ASSIGNED TASK » Can you copy the lines from the one that contains "class: Mammalia" through the end of the material below, exactly and with nothing else?

┄┄┄┄┄┄┄┄┄┄

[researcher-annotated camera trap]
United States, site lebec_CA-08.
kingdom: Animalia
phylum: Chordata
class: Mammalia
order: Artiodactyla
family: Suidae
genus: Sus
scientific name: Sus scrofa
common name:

┄┄┄┄┄┄┄┄┄┄

SOLUTION FOR THIS TASK »
class: Mammalia
order: Artiodactyla
family: Suidae
genus: Sus
scientific name: Sus scrofa
common name:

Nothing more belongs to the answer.